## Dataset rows

════════════════

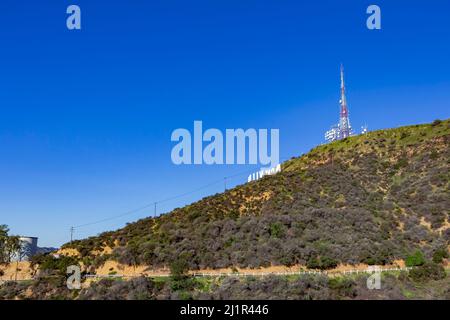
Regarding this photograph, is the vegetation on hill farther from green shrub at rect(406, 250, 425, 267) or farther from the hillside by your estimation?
the hillside

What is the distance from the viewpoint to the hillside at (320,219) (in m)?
43.0

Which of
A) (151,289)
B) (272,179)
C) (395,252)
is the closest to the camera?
(151,289)

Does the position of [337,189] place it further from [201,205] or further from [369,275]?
[369,275]

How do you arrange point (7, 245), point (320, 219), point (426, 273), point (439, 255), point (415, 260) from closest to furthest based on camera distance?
point (426, 273) → point (415, 260) → point (439, 255) → point (320, 219) → point (7, 245)

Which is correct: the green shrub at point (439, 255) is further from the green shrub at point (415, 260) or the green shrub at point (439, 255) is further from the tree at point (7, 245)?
the tree at point (7, 245)

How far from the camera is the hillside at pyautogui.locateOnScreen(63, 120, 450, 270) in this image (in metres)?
43.0

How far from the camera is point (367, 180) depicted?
66562 millimetres

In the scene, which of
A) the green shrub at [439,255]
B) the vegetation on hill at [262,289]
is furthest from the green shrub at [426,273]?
the green shrub at [439,255]

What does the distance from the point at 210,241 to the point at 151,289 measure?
14937 mm

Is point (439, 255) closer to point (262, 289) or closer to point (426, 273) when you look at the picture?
point (426, 273)

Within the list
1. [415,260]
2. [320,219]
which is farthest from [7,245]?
[415,260]

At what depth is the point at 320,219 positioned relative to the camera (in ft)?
168

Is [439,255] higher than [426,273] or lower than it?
higher
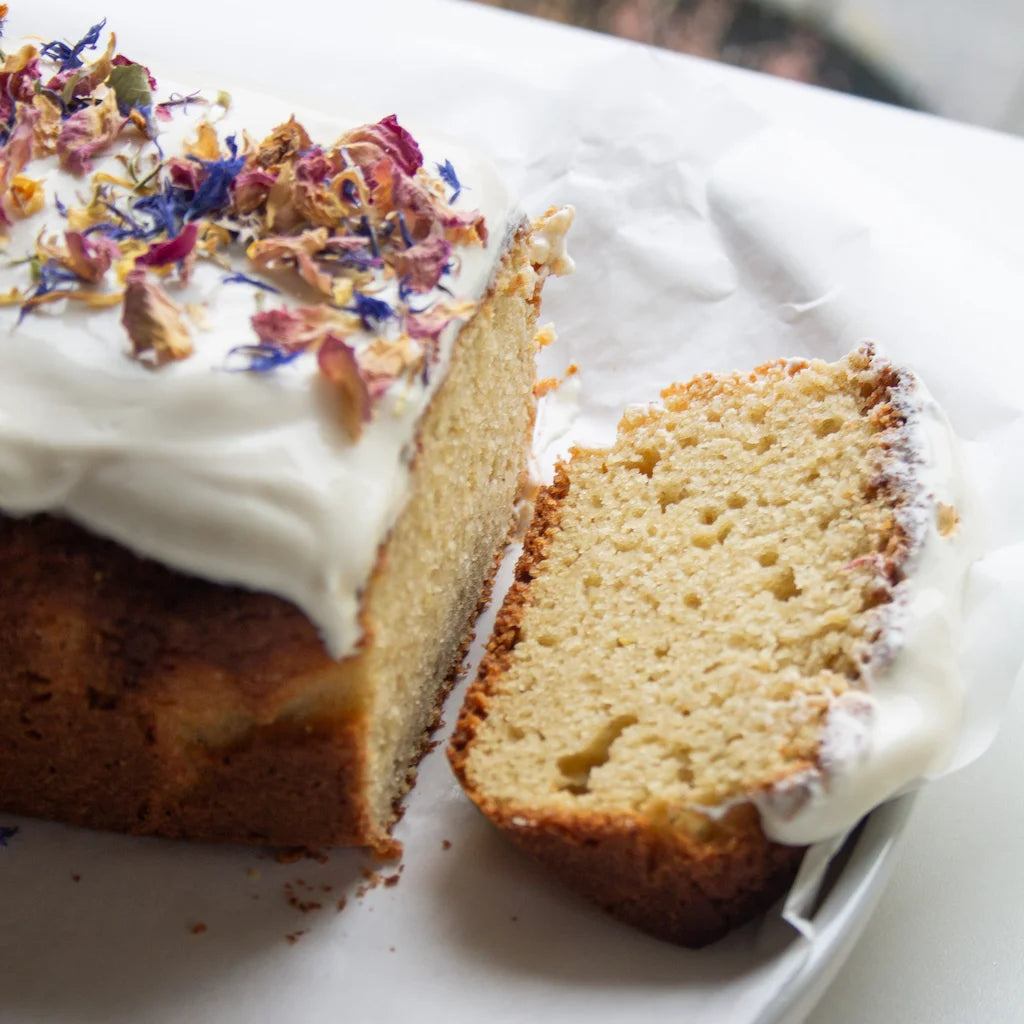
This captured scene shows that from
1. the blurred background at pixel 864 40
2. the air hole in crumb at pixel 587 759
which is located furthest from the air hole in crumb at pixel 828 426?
the blurred background at pixel 864 40

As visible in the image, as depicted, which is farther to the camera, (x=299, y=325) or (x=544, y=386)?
(x=544, y=386)

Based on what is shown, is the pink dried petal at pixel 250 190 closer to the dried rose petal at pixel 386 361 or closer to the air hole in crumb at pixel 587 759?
the dried rose petal at pixel 386 361

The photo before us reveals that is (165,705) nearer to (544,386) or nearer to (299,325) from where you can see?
(299,325)

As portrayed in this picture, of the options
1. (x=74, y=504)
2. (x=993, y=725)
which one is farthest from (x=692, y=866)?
(x=74, y=504)

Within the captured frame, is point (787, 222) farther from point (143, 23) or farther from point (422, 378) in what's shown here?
point (143, 23)

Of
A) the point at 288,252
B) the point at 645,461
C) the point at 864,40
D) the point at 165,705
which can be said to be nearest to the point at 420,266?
the point at 288,252

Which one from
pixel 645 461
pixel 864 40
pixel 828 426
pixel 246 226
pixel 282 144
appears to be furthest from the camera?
pixel 864 40

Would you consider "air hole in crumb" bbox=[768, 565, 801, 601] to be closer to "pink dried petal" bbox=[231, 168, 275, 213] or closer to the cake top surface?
the cake top surface

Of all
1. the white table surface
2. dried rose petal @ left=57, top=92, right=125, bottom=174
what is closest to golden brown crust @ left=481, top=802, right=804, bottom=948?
the white table surface
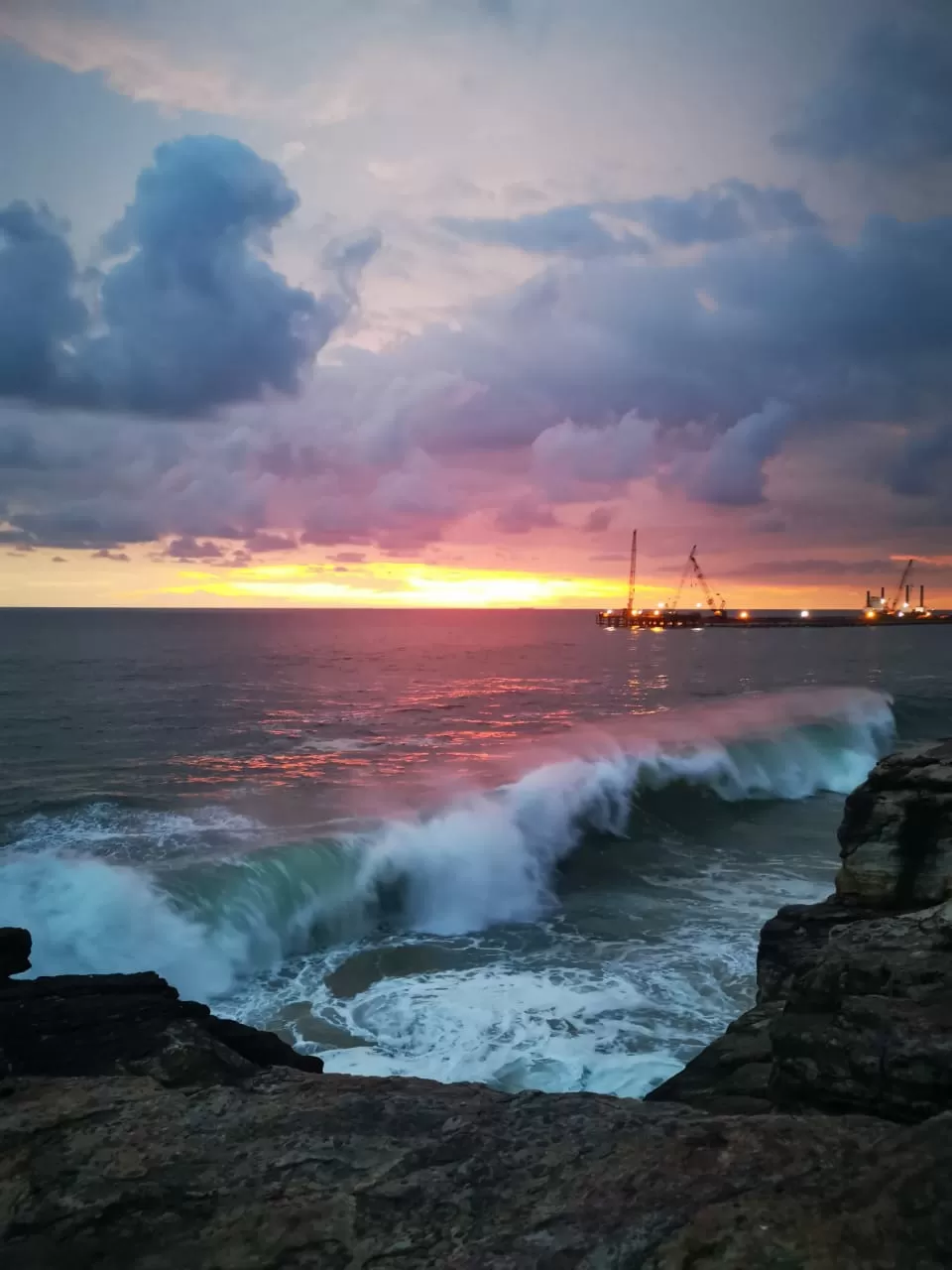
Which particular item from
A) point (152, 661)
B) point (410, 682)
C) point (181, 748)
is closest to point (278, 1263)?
point (181, 748)

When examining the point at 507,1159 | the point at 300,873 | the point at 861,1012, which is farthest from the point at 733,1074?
the point at 300,873

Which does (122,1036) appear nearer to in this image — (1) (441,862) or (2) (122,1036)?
(2) (122,1036)

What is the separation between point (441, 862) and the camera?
2097 centimetres

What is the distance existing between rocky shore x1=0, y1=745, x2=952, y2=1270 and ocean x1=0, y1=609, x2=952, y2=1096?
6.30 metres

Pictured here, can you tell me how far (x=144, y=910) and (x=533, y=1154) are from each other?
49.3 feet

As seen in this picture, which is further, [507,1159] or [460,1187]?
[507,1159]

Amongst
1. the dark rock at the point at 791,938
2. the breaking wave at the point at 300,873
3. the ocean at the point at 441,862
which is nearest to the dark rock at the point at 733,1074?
the dark rock at the point at 791,938

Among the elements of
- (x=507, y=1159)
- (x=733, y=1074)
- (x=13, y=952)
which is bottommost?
(x=733, y=1074)

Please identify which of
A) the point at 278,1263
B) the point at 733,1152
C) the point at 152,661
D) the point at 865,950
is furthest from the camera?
the point at 152,661

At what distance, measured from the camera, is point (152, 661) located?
83250 millimetres

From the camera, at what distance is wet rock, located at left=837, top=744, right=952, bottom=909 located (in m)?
9.71

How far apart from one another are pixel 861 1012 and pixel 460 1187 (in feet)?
8.80

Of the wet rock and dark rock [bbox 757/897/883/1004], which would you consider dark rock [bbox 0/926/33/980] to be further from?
the wet rock

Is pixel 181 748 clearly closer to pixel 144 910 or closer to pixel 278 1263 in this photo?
pixel 144 910
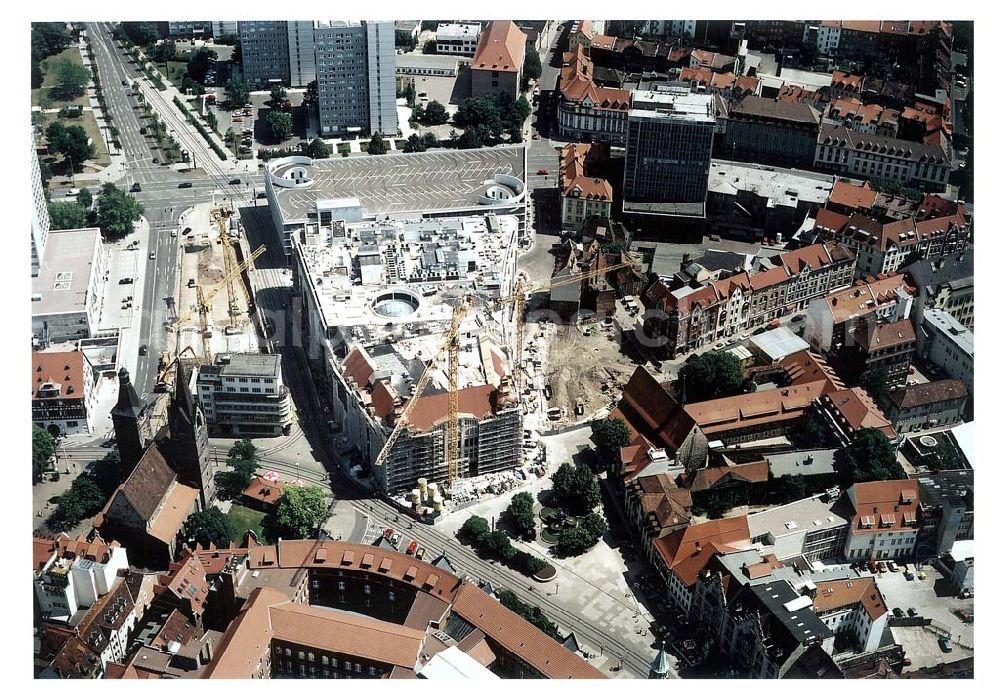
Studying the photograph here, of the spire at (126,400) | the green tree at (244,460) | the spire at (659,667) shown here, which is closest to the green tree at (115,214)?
the green tree at (244,460)

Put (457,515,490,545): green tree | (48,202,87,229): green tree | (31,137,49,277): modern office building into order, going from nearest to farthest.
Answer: (457,515,490,545): green tree
(31,137,49,277): modern office building
(48,202,87,229): green tree

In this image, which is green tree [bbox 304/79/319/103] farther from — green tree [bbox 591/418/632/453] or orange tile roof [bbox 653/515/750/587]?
orange tile roof [bbox 653/515/750/587]

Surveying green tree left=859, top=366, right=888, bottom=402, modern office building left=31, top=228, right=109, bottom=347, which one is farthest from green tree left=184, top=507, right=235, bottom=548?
green tree left=859, top=366, right=888, bottom=402

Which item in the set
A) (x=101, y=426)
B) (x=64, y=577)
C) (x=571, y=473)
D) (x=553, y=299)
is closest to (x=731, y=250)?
(x=553, y=299)

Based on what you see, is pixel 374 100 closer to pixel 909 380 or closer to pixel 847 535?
pixel 909 380

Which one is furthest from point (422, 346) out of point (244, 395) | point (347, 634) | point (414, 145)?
point (414, 145)
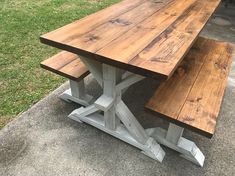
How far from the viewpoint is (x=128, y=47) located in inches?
61.6

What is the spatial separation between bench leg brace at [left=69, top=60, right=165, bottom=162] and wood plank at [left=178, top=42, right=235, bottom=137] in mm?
409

════════════════

Rewrite the records above, changing every "vegetation on hill" to "hillside vegetation" and keeping everything else the same. Omit the pictures from your answer.

## Solution to this problem
Regarding this photograph, is the hillside vegetation farther from green shrub at rect(406, 250, 425, 267) or farther from the hillside by your estimation?
the hillside

What is the distance from the viewpoint to the hillside at (320,219) (in m)?
43.0

Which of
A) (151,289)
B) (272,179)
C) (395,252)
is the closest to the camera?
(151,289)

Does the position of [337,189] place it further from [201,205] or further from [369,275]?
[369,275]

How do you arrange point (7, 245), point (320, 219), point (426, 273), point (439, 255), point (415, 260) from closest to furthest based on camera distance?
point (426, 273) → point (415, 260) → point (439, 255) → point (320, 219) → point (7, 245)

Which is correct: the green shrub at point (439, 255) is further from the green shrub at point (415, 260) or the green shrub at point (439, 255) is further from the tree at point (7, 245)?
the tree at point (7, 245)

How far from the camera is the hillside at pyautogui.locateOnScreen(63, 120, 450, 270) in this image (in metres)?
43.0

How far from the camera is point (367, 180) depicted?
66562 millimetres

In the scene, which of
A) the green shrub at [439,255]
B) the hillside vegetation at [262,289]
is furthest from the green shrub at [426,273]?
the green shrub at [439,255]

What does the distance from the point at 210,241 to the point at 151,289 measure?
14937 mm

Is point (439, 255) closer to point (262, 289) or closer to point (426, 273) when you look at the picture?
point (426, 273)

Within the list
1. [415,260]
2. [320,219]
which is farthest from [7,245]?
[415,260]

At what depth is the point at 320,219 positioned relative to the camera (in ft)?
168

Is [439,255] higher than [426,273] or lower than it?
higher
This captured scene shows that from
1. the blurred background at pixel 864 40
2. the air hole in crumb at pixel 587 759
which is located furthest from the air hole in crumb at pixel 828 426?
the blurred background at pixel 864 40

As visible in the image, as depicted, which is farther to the camera, (x=299, y=325) or (x=544, y=386)?
(x=544, y=386)

Based on what is shown, is the pink dried petal at pixel 250 190 closer to the dried rose petal at pixel 386 361 or closer to the air hole in crumb at pixel 587 759?
the dried rose petal at pixel 386 361

The photo before us reveals that is (165,705) nearer to (544,386) or nearer to (299,325) from where you can see?
(299,325)

As portrayed in this picture, of the options
1. (x=74, y=504)
2. (x=993, y=725)
which one is farthest from (x=692, y=866)?
(x=74, y=504)

Within the captured frame, is point (787, 222) farther from point (143, 23) or farther from point (422, 378) in what's shown here?
point (143, 23)

Of
A) the point at 288,252
B) the point at 645,461
C) the point at 864,40
D) the point at 165,705
which can be said to be nearest to the point at 420,266?
the point at 288,252

Which one from
pixel 645 461
pixel 864 40
pixel 828 426
pixel 246 226
pixel 282 144
appears to be furthest from the camera?
pixel 864 40

Would you consider "air hole in crumb" bbox=[768, 565, 801, 601] to be closer to "pink dried petal" bbox=[231, 168, 275, 213] or closer to the cake top surface?
the cake top surface

Of all
1. the white table surface
2. dried rose petal @ left=57, top=92, right=125, bottom=174
what is closest to golden brown crust @ left=481, top=802, right=804, bottom=948?
the white table surface
Which particular item from
A) point (152, 661)
B) point (410, 682)
C) point (181, 748)
is closest to point (278, 1263)?
point (181, 748)

When examining the point at 507,1159 | the point at 300,873 | the point at 861,1012, which is farthest from the point at 733,1074?
the point at 300,873

Which does (122,1036) appear nearer to in this image — (1) (441,862) or (2) (122,1036)?
(2) (122,1036)

What is the separation between point (441, 862) and the camera?
2097 centimetres

What is the distance existing between rocky shore x1=0, y1=745, x2=952, y2=1270 and ocean x1=0, y1=609, x2=952, y2=1096?
6.30 metres

Pictured here, can you tell me how far (x=144, y=910) and (x=533, y=1154) are from each other?
49.3 feet

As seen in this picture, which is further, [507,1159] or [460,1187]?
[507,1159]

Amongst
1. the dark rock at the point at 791,938
2. the breaking wave at the point at 300,873
3. the ocean at the point at 441,862
which is nearest to the dark rock at the point at 733,1074?
the dark rock at the point at 791,938

Among the elements of
- (x=507, y=1159)
- (x=733, y=1074)
- (x=13, y=952)
which is bottommost?
(x=733, y=1074)

Please identify which of
A) the point at 278,1263
B) the point at 733,1152
C) the point at 152,661
D) the point at 865,950
is furthest from the camera?
the point at 152,661

At what distance, measured from the camera, is point (152, 661) located?
83250 millimetres

From the camera, at what distance is wet rock, located at left=837, top=744, right=952, bottom=909 located (in m)?
9.71

How far apart from one another are pixel 861 1012 and pixel 460 1187 (in feet)?
8.80

Of the wet rock and dark rock [bbox 757/897/883/1004], which would you consider dark rock [bbox 0/926/33/980] to be further from?
the wet rock

Is pixel 181 748 clearly closer to pixel 144 910 or closer to pixel 278 1263 in this photo?
pixel 144 910
Studying the photograph here, of the spire at (126,400) | the green tree at (244,460) | the spire at (659,667) shown here, which is closest to the green tree at (115,214)?
the green tree at (244,460)

Put (457,515,490,545): green tree | (48,202,87,229): green tree | (31,137,49,277): modern office building into order, going from nearest to farthest.
Answer: (457,515,490,545): green tree
(31,137,49,277): modern office building
(48,202,87,229): green tree

In this image, which is green tree [bbox 304/79/319/103] farther from — green tree [bbox 591/418/632/453] or orange tile roof [bbox 653/515/750/587]?
orange tile roof [bbox 653/515/750/587]

Surveying green tree left=859, top=366, right=888, bottom=402, modern office building left=31, top=228, right=109, bottom=347, which one is farthest from green tree left=184, top=507, right=235, bottom=548?
green tree left=859, top=366, right=888, bottom=402

Which item in the set
A) (x=101, y=426)
B) (x=64, y=577)
C) (x=571, y=473)
D) (x=553, y=299)
is closest to (x=731, y=250)?
(x=553, y=299)

Based on what you see, is pixel 374 100 closer to pixel 909 380 or closer to pixel 847 535?
pixel 909 380

Which one is furthest from point (422, 346) out of point (244, 395) | point (347, 634) | point (414, 145)?
point (414, 145)
How far from the viewpoint is (x=128, y=47) located in inches?
61.6

What is the spatial separation between bench leg brace at [left=69, top=60, right=165, bottom=162] and wood plank at [left=178, top=42, right=235, bottom=137] in mm?
409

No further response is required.